--- Data to process Enclosed Below ---

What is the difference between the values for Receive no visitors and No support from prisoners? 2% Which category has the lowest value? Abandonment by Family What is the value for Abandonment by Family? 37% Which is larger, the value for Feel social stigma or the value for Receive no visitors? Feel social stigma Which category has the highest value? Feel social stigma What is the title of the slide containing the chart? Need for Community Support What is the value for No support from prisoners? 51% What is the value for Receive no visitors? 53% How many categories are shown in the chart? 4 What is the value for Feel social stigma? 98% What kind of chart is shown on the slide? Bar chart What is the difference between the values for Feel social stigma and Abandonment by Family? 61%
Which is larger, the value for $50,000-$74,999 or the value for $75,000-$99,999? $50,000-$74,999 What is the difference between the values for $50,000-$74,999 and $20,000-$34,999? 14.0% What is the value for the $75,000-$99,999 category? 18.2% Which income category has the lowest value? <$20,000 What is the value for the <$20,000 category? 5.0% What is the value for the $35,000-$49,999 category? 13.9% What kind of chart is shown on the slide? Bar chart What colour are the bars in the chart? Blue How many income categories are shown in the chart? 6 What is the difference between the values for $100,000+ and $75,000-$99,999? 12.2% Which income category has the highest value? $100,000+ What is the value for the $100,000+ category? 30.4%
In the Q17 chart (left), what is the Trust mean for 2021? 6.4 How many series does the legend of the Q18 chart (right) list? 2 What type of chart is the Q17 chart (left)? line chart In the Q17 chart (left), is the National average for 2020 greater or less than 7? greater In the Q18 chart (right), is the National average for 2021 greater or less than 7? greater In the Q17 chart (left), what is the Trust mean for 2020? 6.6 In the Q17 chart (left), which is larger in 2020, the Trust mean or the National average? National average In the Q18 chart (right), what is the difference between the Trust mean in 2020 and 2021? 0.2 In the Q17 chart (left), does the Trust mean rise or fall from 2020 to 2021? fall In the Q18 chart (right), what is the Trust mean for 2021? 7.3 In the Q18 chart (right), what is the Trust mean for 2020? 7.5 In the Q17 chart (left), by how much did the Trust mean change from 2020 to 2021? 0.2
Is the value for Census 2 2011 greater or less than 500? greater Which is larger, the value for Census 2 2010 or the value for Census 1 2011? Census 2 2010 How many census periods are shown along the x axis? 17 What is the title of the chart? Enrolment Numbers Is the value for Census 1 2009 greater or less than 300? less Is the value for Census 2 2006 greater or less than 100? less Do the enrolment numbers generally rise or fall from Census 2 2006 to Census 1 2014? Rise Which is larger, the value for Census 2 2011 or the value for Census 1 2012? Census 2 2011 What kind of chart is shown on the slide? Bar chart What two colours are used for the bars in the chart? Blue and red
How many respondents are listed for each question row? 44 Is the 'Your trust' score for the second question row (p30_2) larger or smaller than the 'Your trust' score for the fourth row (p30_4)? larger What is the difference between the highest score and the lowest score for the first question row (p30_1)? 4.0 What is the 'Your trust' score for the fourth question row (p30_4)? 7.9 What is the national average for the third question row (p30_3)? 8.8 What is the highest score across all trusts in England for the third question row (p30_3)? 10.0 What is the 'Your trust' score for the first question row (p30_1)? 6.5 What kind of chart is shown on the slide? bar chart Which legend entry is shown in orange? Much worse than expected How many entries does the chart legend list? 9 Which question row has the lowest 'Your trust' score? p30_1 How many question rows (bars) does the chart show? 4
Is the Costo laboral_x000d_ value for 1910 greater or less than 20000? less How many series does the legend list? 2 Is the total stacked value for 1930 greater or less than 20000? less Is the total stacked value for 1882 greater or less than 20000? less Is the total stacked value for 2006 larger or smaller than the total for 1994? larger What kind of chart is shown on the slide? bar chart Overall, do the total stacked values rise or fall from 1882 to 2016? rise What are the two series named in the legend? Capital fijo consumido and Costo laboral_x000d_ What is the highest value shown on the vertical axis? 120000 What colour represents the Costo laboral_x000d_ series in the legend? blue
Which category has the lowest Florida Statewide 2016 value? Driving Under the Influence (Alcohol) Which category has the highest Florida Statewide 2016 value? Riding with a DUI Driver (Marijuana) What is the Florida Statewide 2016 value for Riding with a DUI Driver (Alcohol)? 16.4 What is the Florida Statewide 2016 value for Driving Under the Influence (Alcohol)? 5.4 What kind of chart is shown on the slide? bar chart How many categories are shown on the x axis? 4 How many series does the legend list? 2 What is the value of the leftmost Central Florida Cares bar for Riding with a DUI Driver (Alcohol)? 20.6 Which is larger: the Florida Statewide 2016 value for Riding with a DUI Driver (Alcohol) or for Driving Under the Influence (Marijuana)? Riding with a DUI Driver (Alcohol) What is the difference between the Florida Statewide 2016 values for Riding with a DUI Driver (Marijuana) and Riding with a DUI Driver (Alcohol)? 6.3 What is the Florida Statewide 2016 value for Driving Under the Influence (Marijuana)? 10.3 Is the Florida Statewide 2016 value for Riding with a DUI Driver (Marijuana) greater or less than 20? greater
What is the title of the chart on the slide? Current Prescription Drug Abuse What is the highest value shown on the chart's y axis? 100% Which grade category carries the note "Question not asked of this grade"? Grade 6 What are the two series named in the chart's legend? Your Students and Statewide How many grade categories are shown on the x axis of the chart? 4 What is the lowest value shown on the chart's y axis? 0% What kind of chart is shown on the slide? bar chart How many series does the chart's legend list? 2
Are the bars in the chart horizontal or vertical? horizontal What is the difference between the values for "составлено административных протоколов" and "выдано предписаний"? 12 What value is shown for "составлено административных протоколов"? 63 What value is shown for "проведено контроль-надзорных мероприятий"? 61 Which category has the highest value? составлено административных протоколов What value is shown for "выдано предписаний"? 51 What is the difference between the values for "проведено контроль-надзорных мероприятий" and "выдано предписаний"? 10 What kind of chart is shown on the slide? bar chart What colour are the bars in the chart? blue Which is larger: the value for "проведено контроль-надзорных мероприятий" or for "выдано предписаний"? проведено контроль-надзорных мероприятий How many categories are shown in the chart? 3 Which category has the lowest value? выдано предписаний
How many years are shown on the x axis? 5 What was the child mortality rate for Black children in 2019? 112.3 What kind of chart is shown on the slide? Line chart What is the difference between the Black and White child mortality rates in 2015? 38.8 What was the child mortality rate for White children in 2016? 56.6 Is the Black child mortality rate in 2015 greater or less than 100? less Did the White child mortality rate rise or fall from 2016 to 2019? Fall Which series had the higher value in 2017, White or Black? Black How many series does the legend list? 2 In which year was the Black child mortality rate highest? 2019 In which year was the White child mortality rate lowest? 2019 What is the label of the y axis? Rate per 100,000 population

--- End of Enclosed Data to process ---

**Task statement:** Reproduce each of the items above word for word, from the first to the last.

**Task result:**
What is the difference between the values for Receive no visitors and No support from prisoners? 2% Which category has the lowest value? Abandonment by Family What is the value for Abandonment by Family? 37% Which is larger, the value for Feel social stigma or the value for Receive no visitors? Feel social stigma Which category has the highest value? Feel social stigma What is the title of the slide containing the chart? Need for Community Support What is the value for No support from prisoners? 51% What is the value for Receive no visitors? 53% How many categories are shown in the chart? 4 What is the value for Feel social stigma? 98% What kind of chart is shown on the slide? Bar chart What is the difference between the values for Feel social stigma and Abandonment by Family? 61%
Which is larger, the value for $50,000-$74,999 or the value for $75,000-$99,999? $50,000-$74,999 What is the difference between the values for $50,000-$74,999 and $20,000-$34,999? 14.0% What is the value for the $75,000-$99,999 category? 18.2% Which income category has the lowest value? <$20,000 What is the value for the <$20,000 category? 5.0% What is the value for the $35,000-$49,999 category? 13.9% What kind of chart is shown on the slide? Bar chart What colour are the bars in the chart? Blue How many income categories are shown in the chart? 6 What is the difference between the values for $100,000+ and $75,000-$99,999? 12.2% Which income category has the highest value? $100,000+ What is the value for the $100,000+ category? 30.4%
In the Q17 chart (left), what is the Trust mean for 2021? 6.4 How many series does the legend of the Q18 chart (right) list? 2 What type of chart is the Q17 chart (left)? line chart In the Q17 chart (left), is the National average for 2020 greater or less than 7? greater In the Q18 chart (right), is the National average for 2021 greater or less than 7? greater In the Q17 chart (left), what is the Trust mean for 2020? 6.6 In the Q17 chart (left), which is larger in 2020, the Trust mean or the National average? National average In the Q18 chart (right), what is the difference between the Trust mean in 2020 and 2021? 0.2 In the Q17 chart (left), does the Trust mean rise or fall from 2020 to 2021? fall In the Q18 chart (right), what is the Trust mean for 2021? 7.3 In the Q18 chart (right), what is the Trust mean for 2020? 7.5 In the Q17 chart (left), by how much did the Trust mean change from 2020 to 2021? 0.2
Is the value for Census 2 2011 greater or less than 500? greater Which is larger, the value for Census 2 2010 or the value for Census 1 2011? Census 2 2010 How many census periods are shown along the x axis? 17 What is the title of the chart? Enrolment Numbers Is the value for Census 1 2009 greater or less than 300? less Is the value for Census 2 2006 greater or less than 100? less Do the enrolment numbers generally rise or fall from Census 2 2006 to Census 1 2014? Rise Which is larger, the value for Census 2 2011 or the value for Census 1 2012? Census 2 2011 What kind of chart is shown on the slide? Bar chart What two colours are used for the bars in the chart? Blue and red
How many respondents are listed for each question row? 44 Is the 'Your trust' score for the second question row (p30_2) larger or smaller than the 'Your trust' score for the fourth row (p30_4)? larger What is the difference between the highest score and the lowest score for the first question row (p30_1)? 4.0 What is the 'Your trust' score for the fourth question row (p30_4)? 7.9 What is the national average for the third question row (p30_3)? 8.8 What is the highest score across all trusts in England for the third question row (p30_3)? 10.0 What is the 'Your trust' score for the first question row (p30_1)? 6.5 What kind of chart is shown on the slide? bar chart Which legend entry is shown in orange? Much worse than expected How many entries does the chart legend list? 9 Which question row has the lowest 'Your trust' score? p30_1 How many question rows (bars) does the chart show? 4
Is the Costo laboral_x000d_ value for 1910 greater or less than 20000? less How many series does the legend list? 2 Is the total stacked value for 1930 greater or less than 20000? less Is the total stacked value for 1882 greater or less than 20000? less Is the total stacked value for 2006 larger or smaller than the total for 1994? larger What kind of chart is shown on the slide? bar chart Overall, do the total stacked values rise or fall from 1882 to 2016? rise What are the two series named in the legend? Capital fijo consumido and Costo laboral_x000d_ What is the highest value shown on the vertical axis? 120000 What colour represents the Costo laboral_x000d_ series in the legend? blue
Which category has the lowest Florida Statewide 2016 value? Driving Under the Influence (Alcohol) Which category has the highest Florida Statewide 2016 value? Riding with a DUI Driver (Marijuana) What is the Florida Statewide 2016 value for Riding with a DUI Driver (Alcohol)? 16.4 What is the Florida Statewide 2016 value for Driving Under the Influence (Alcohol)? 5.4 What kind of chart is shown on the slide? bar chart How many categories are shown on the x axis? 4 How many series does the legend list? 2 What is the value of the leftmost Central Florida Cares bar for Riding with a DUI Driver (Alcohol)? 20.6 Which is larger: the Florida Statewide 2016 value for Riding with a DUI Driver (Alcohol) or for Driving Under the Influence (Marijuana)? Riding with a DUI Driver (Alcohol) What is the difference between the Florida Statewide 2016 values for Riding with a DUI Driver (Marijuana) and Riding with a DUI Driver (Alcohol)? 6.3 What is the Florida Statewide 2016 value for Driving Under the Influence (Marijuana)? 10.3 Is the Florida Statewide 2016 value for Riding with a DUI Driver (Marijuana) greater or less than 20? greater
What is the title of the chart on the slide? Current Prescription Drug Abuse What is the highest value shown on the chart's y axis? 100% Which grade category carries the note "Question not asked of this grade"? Grade 6 What are the two series named in the chart's legend? Your Students and Statewide How many grade categories are shown on the x axis of the chart? 4 What is the lowest value shown on the chart's y axis? 0% What kind of chart is shown on the slide? bar chart How many series does the chart's legend list? 2
Are the bars in the chart horizontal or vertical? horizontal What is the difference between the values for "составлено административных протоколов" and "выдано предписаний"? 12 What value is shown for "составлено административных протоколов"? 63 What value is shown for "проведено контроль-надзорных мероприятий"? 61 Which category has the highest value? составлено административных протоколов What value is shown for "выдано предписаний"? 51 What is the difference between the values for "проведено контроль-надзорных мероприятий" and "выдано предписаний"? 10 What kind of chart is shown on the slide? bar chart What colour are the bars in the chart? blue Which is larger: the value for "проведено контроль-надзорных мероприятий" or for "выдано предписаний"? проведено контроль-надзорных мероприятий How many categories are shown in the chart? 3 Which category has the lowest value? выдано предписаний
How many years are shown on the x axis? 5 What was the child mortality rate for Black children in 2019? 112.3 What kind of chart is shown on the slide? Line chart What is the difference between the Black and White child mortality rates in 2015? 38.8 What was the child mortality rate for White children in 2016? 56.6 Is the Black child mortality rate in 2015 greater or less than 100? less Did the White child mortality rate rise or fall from 2016 to 2019? Fall Which series had the higher value in 2017, White or Black? Black How many series does the legend list? 2 In which year was the Black child mortality rate highest? 2019 In which year was the White child mortality rate lowest? 2019 What is the label of the y axis? Rate per 100,000 population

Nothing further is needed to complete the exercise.